Problem statement:
Need help how to debug what I think may be a kernel issue with the igb module - on 3 different interfaces, two different NIC hardware (both intel NICs) I get the same issue: The negotiated speed jumps to 100mbps and when resetting the interface back to 1gbps.
Fedora: 33 and 34 prerelease (both affected).
A bit of background because I know everyone will focus on a bad cat6 cable. This is the 4th cable I’m using. It’s the 2nd switch I’m using, it’s the 2nd NIC card I’m using. The only thing that “is the same” is Fedora - the motherboard and the CPU/memory.

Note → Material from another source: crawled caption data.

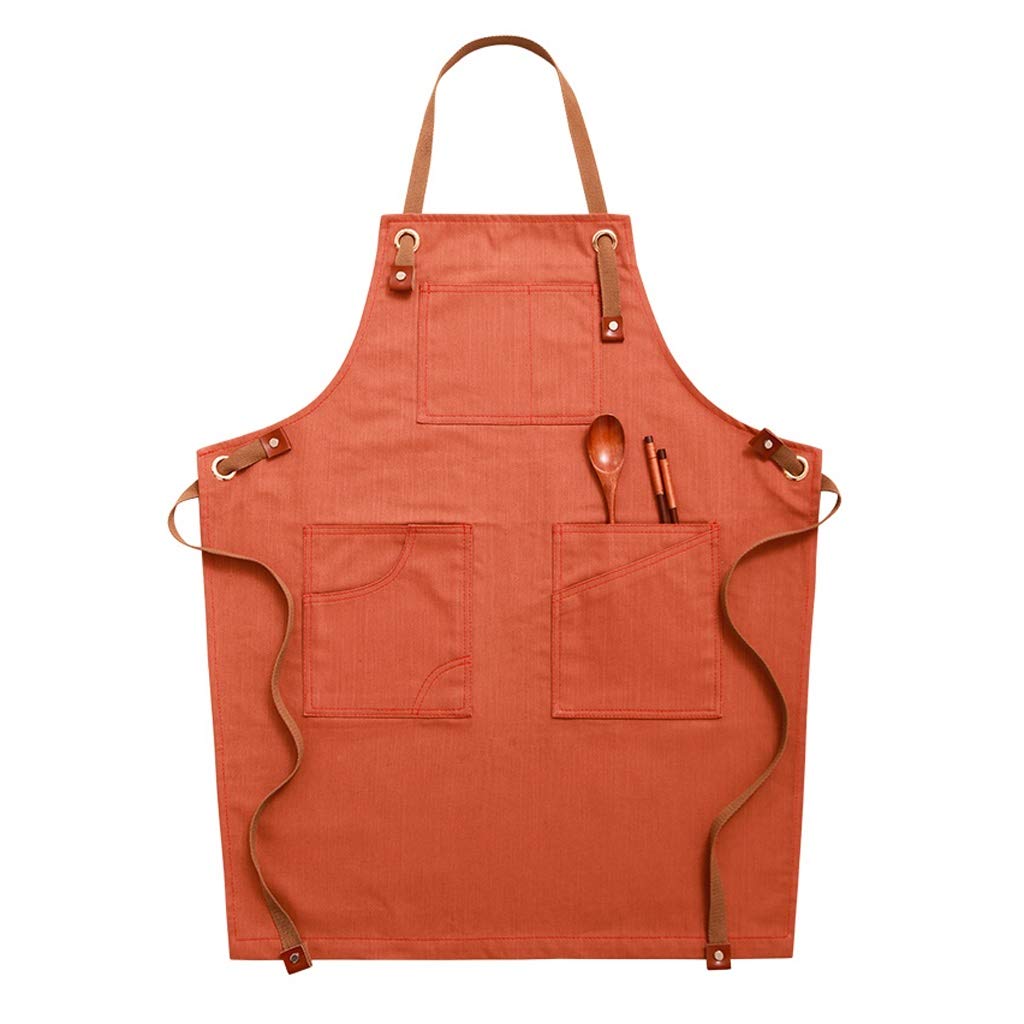 Tablier de cuisine RJT orange imperméable pour ménage et chef à domicile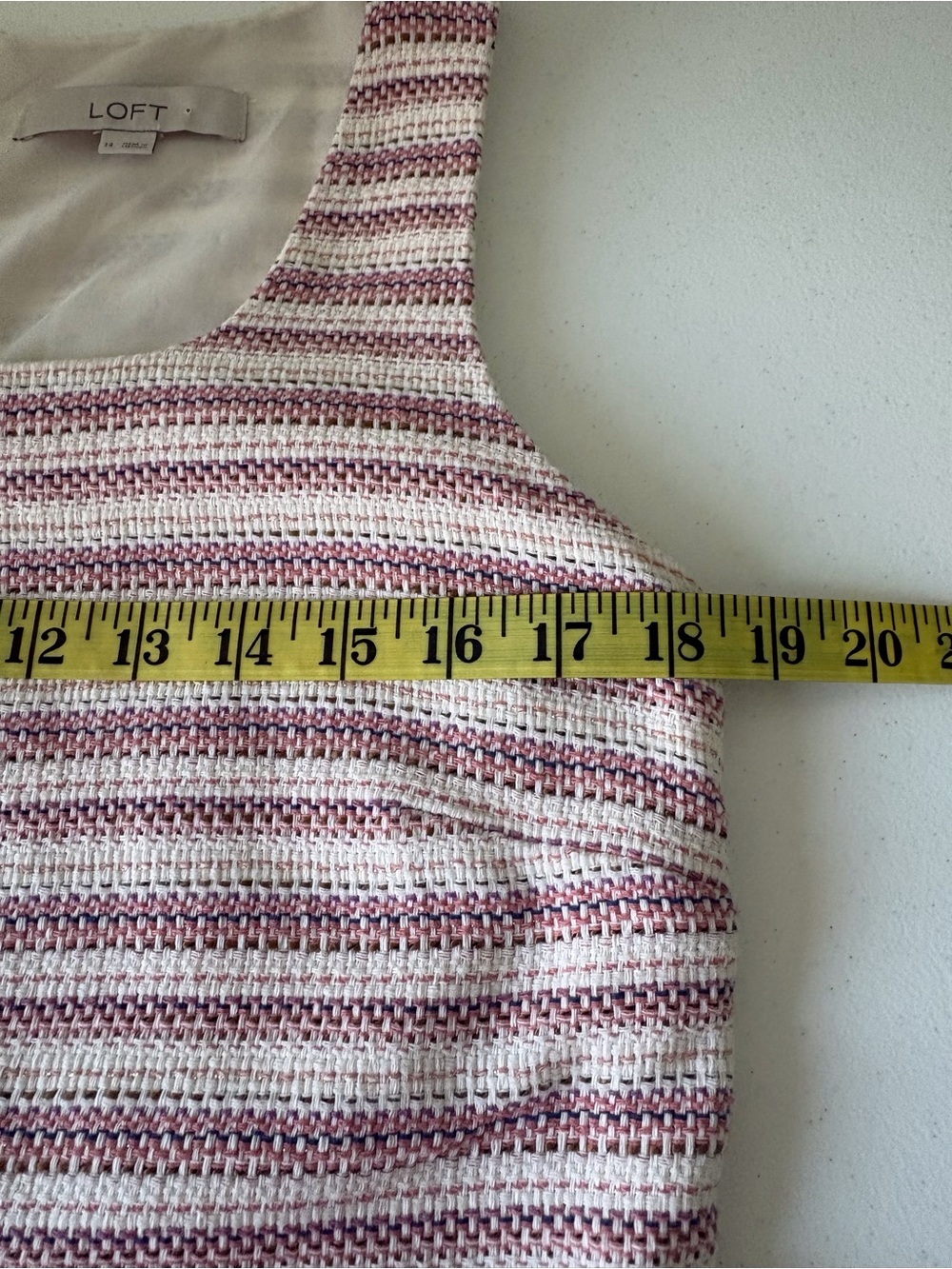 Loft Size 14 Sleeveless Square Neck Textured Stripe Sheath Dress Office Pockets - Picture 10 of 11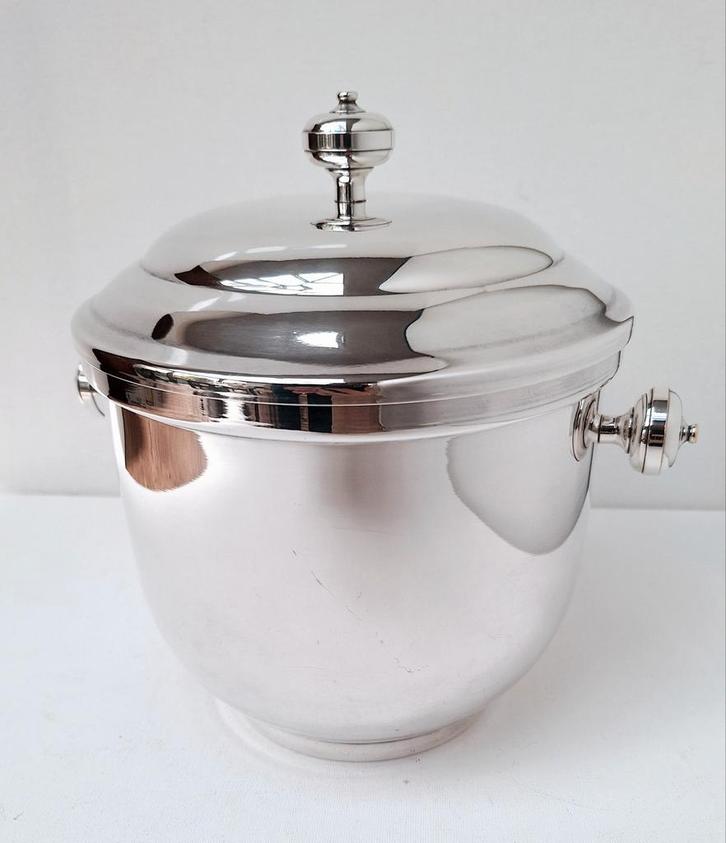 Verzilverde ijsemmer porselein Fleuron Christofle, Antiek en Kunst, Antiek | Zilver en Goud, Ophalen of Verzenden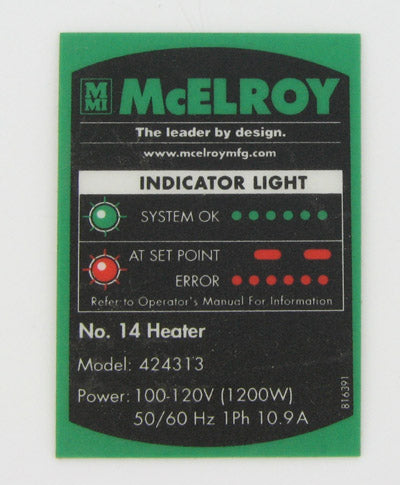 McElroy Part 816391 - MODEL 424313 PART NO LABEL for sale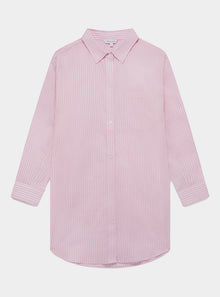 Pink & White Stripe Women's Organic Cotton Nightshirt
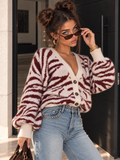Cardigan Zebrato Panna e bordeaux - R.a. Boutique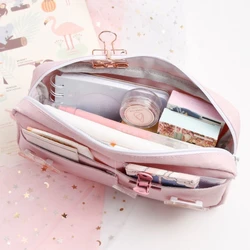 Bolsas de lápices escolares para chica doncella, suministros de papelería, estuche de lápices de lona púrpura Kawaii, insignia de Animal bonita, estuches de lápices rosas grandes
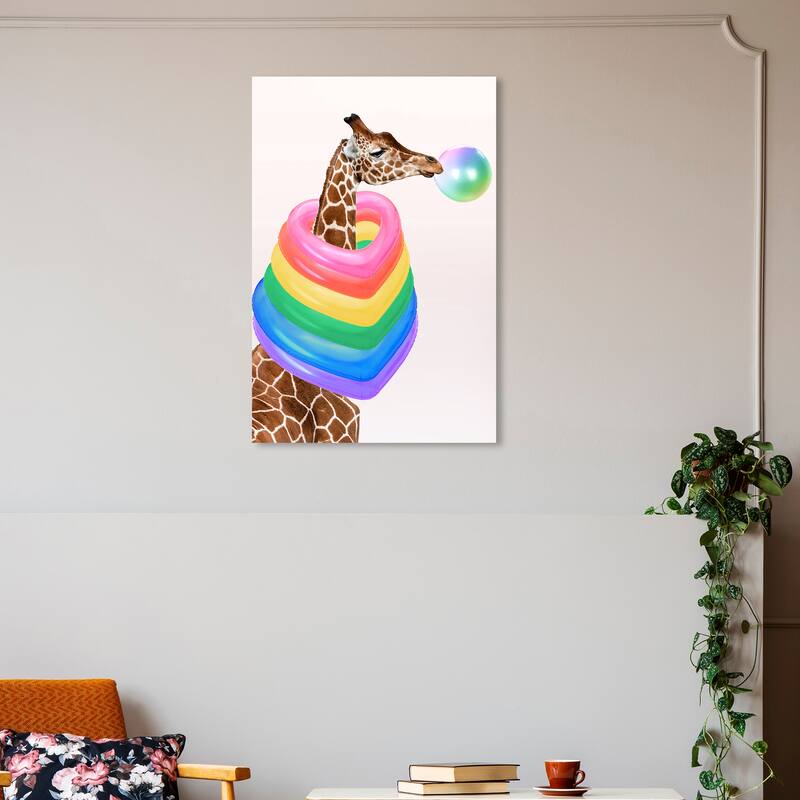 Wynwood Studio Canvas Animals Love is Love Pride Giraffe Pink and Dark Pink Modern & Contemporary Wall Art Canvas Print - 30 x 20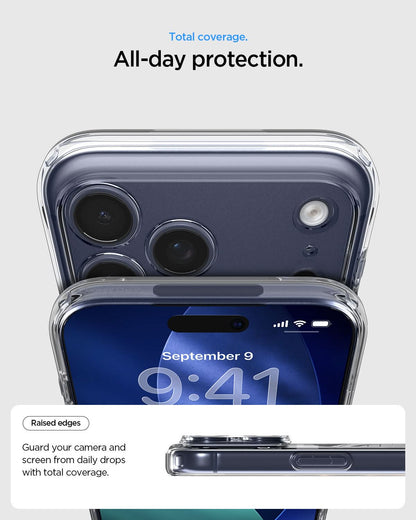 ACS10953 - iPhone 17 Pro Max Ultra Hybrid (MagFit) in Clear Deep Blue showing total coverage. all day protection. raised edges guard your camera and screen from daily drops with total coverage.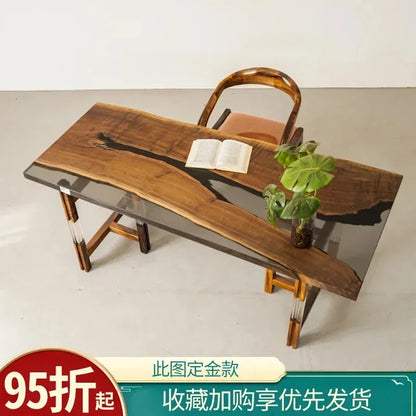 Epoxy resin river table creative waves teapoplar Internet celebrity coffee countertop desk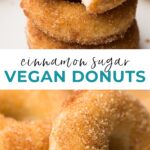 pinterest collage of cinnamon sugar vegan donuts with text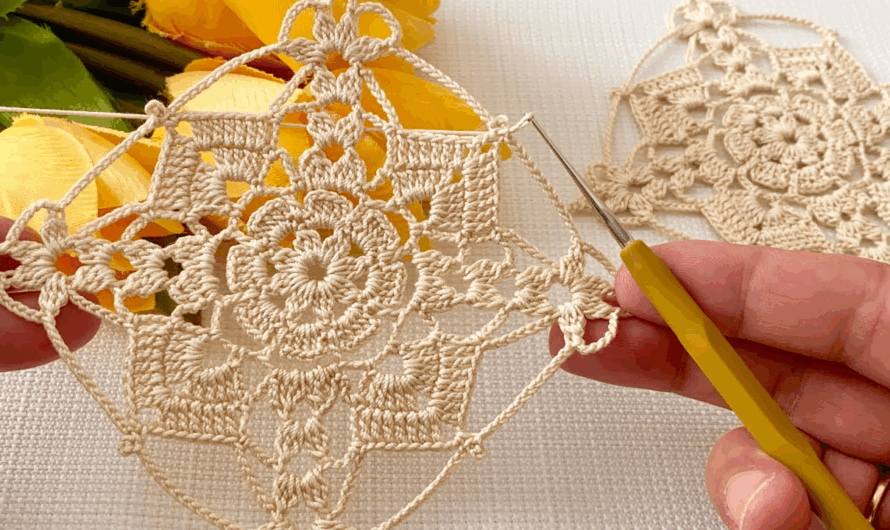 🌻 Amazing Textured Sunflower Square Motif Tutorial💖🌸🌺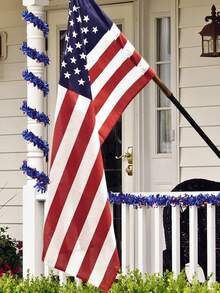 10pcs Independence Day Red White Blue Garland 4th Of July Independence Day For Tree Stairs Mantle Hanging Oranment Patriotic Tinsel Garland Hanging Streamers Decorations Outdoor Indoor Party Supplies Celebration Holiday Decorations - Blue - View 8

Here’s an example from dmesg of what I see:
[ 71.030408] igb 0000:06:00.0 enp6s0f0: igb: enp6s0f0 NIC Link is Up 100 Mbps Full Duplex, Flow Control: RX/TX
[ 141.767864] igb 0000:06:00.0 enp6s0f0: igb: enp6s0f0 NIC Link is Up 1000 Mbps Full Duplex, Flow Control: RX/TX
[ 233.180428] igb 0000:06:00.0 enp6s0f0: igb: enp6s0f0 NIC Link is Up 100 Mbps Full Duplex, Flow Control: RX/TX
[ 1452.904227] igb 0000:06:00.0 enp6s0f0: igb: enp6s0f0 NIC Link is Up 1000 Mbps Full Duplex, Flow Control: RX/TX
[ 1593.918465] igb 0000:06:00.0 enp6s0f0: igb: enp6s0f0 NIC Link is Up 100 Mbps Full Duplex, Flow Control: RX/TX
It tends to settle on 100Mbps but it can change particular during load which of course is not optimal.
What I see happening is in ethtool the “advertised link modes” is reduced to not include 1Gbps:
[peter@boss ~]$ sudo ethtool enp6s0f0
Settings for enp6s0f0:
Supported ports: [ TP ]
Supported link modes: 10baseT/Half 10baseT/Full
100baseT/Half 100baseT/Full
1000baseT/Full
Supported pause frame use: Symmetric
Supports auto-negotiation: Yes
Supported FEC modes: Not reported
Advertised link modes: 10baseT/Half 10baseT/Full
100baseT/Half 100baseT/Full
Advertised pause frame use: Symmetric
Advertised auto-negotiation: Yes
Advertised FEC modes: Not reported
Speed: 100Mb/s
Duplex: Full
Auto-negotiation: on
Port: Twisted Pair
PHYAD: 1
Transceiver: internal
MDI-X: off (auto)
Supports Wake-on: pumbg
Wake-on: d
Current message level: 0x00007fff (32767)
drv probe link timer ifdown ifup rx_err tx_err tx_queued intr tx_done rx_status pktdata hw wol
Link detected: yes
But after executing “nmcli c up ” I get these advertised links:
Advertised link modes: 1000baseT/Full
Advertised pause frame use: Symmetric
Advertised auto-negotiation: Yes
Advertised FEC modes: Not reported
Which stays put for a while and then changes to 100Mbps and the first output. Using ethtool -r does not cause this - only the nmcli c up seems to have a chance of changing the negotiated link.
Hardware wise (from lspci -k):
06:00.1 Ethernet controller: Intel Corporation 82576 Gigabit Network Connection (rev 01)
Subsystem: Intel Corporation Device a02f
Kernel driver in use: igb
Kernel modules: igb
I tried to add a modprobe for igb where I add “debug=16” but this is never activated - in /etc/modprobe.d/net-igb.conf I have:
options igb debug=16
Which according to modinfo should turn on full debugging. However, the module is never loaded with parameters:
ls /sys/module/igb
coresize drivers holders initsize initstate notes refcnt sections taint uevent
(note the missing “parameters” directory).
So I’m running out of ideas on how to debug this. How can I tell what causes the negotiation to change? I’ve used two different nic cards - and the built-in on the motherboard (also igb) and they all provide the same result. Different cat6 wires, different switches. Same result. I may have an old e1000 card somewhere. That’s about my last resor - just avoiding igb.